Около мѣсяца прошло благополучно. Миша уже не называлъ свою работу "пустяшной" и находилъ, что хотя лазить все-таки веселѣе, чѣмъ лежать на брюхѣ, но зато еще утомительнѣе. Съ утра — еще ничего; а къ вечеру просто хоть плачь; ноги не двигаются, руки не въ состояніи смахнуть, какъ слѣдуетъ, пыль… А тутъ еще того и гляди, она опять треснетъ, а нѣтъ — попадетъ въ ухо отъ прядильщика, который безпрестанно кричитъ: "Чище обметай, чище"…
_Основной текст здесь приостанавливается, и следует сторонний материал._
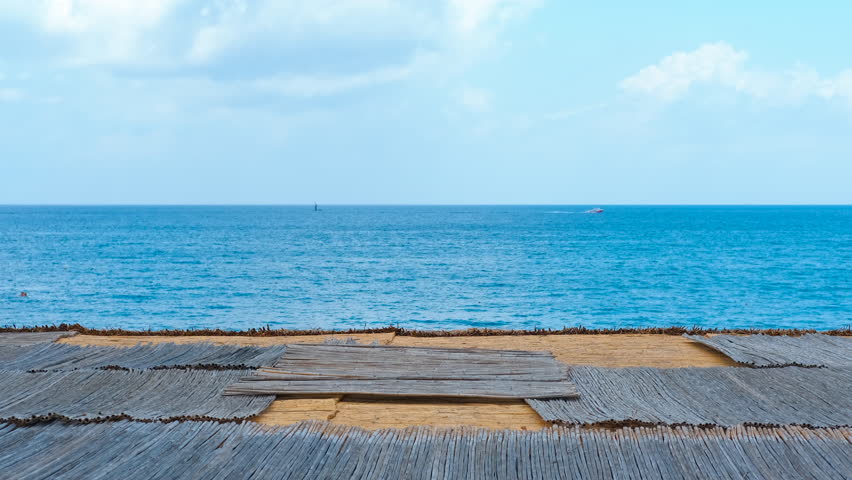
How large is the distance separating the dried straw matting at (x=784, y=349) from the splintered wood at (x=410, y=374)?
304 centimetres

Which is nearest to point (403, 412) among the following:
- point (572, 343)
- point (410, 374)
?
point (410, 374)

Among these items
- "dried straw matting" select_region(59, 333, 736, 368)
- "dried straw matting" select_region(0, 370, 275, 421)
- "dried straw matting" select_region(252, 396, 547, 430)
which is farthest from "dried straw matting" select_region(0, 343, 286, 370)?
"dried straw matting" select_region(252, 396, 547, 430)

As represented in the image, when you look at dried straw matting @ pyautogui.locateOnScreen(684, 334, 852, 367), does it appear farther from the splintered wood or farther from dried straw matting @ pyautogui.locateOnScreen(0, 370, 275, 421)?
dried straw matting @ pyautogui.locateOnScreen(0, 370, 275, 421)

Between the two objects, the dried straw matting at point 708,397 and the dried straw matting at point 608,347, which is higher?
the dried straw matting at point 708,397

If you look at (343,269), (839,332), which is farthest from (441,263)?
(839,332)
Въ одинъ изъ такихъ вечеровъ Миша совсѣмъ выбился изъ силъ и не успѣлъ во-время отдернуть руку отъ страшной "обидчицы". Она захватила ее своими безчисленными ремнями и колесами и сдавила. Отчаянный дѣтскій крикъ пронесся по фабрикѣ и замеръ… Разомъ остановились всѣ машины, точно испуганныя озорствомъ своей товарки надъ бѣднымъ ребенкомъ. Къ мѣсту происшествія сбѣжались фабричные, прибѣжалъ даже самъ мастеръ. Мишу вытащили безъ чувствъ. Явился фельдшеръ, осмотрѣлъ руку и объявилъ, что "пустяки". Оказалось, что у мальчугана оторвало одинъ мизинецъ, повредило безыменный палецъ и содрало мѣстами кожу съ руки вплоть до плеча. Но на фабрикѣ это считалось пустяшнымъ поврежденіемъ, такъ какъ зачастую бывали гораздо болѣе ужасные случаи
То же сказалъ ему и больничный сторожъ, когда Мишу привели въ чувство, перевязали, обмыли и водворили въ больницѣ.
— Мизинецъ, это, братецъ ты мой, совсѣмъ не нужная вещь, — говорилъ сторожъ, старый солдатъ, съ длинными бѣлыми усами. — Вотъ кабы всю руку оторвало— дѣло другое, а то, тфу!
И солдатъ плевалъ, нажимая большимъ пальцемъ на поднявшуюся въ трубкѣ золу и ласково посматривая на Мишу подслѣповатыми добрыми глазами.
— Пустяки! — какъ-то тупо повторилъ мальчуганъ, поглядывая на свою забинтованную руку и пожимаясь отъ боли и лихорадочнаго озноба.
Сторожъ уложилъ его на лавку, прикрылъ своимъ полушубкомъ и сѣлъ неподалеку, продолжая утѣшать Мишу, разсказывая при этомъ, что такія ли бываютъ раны!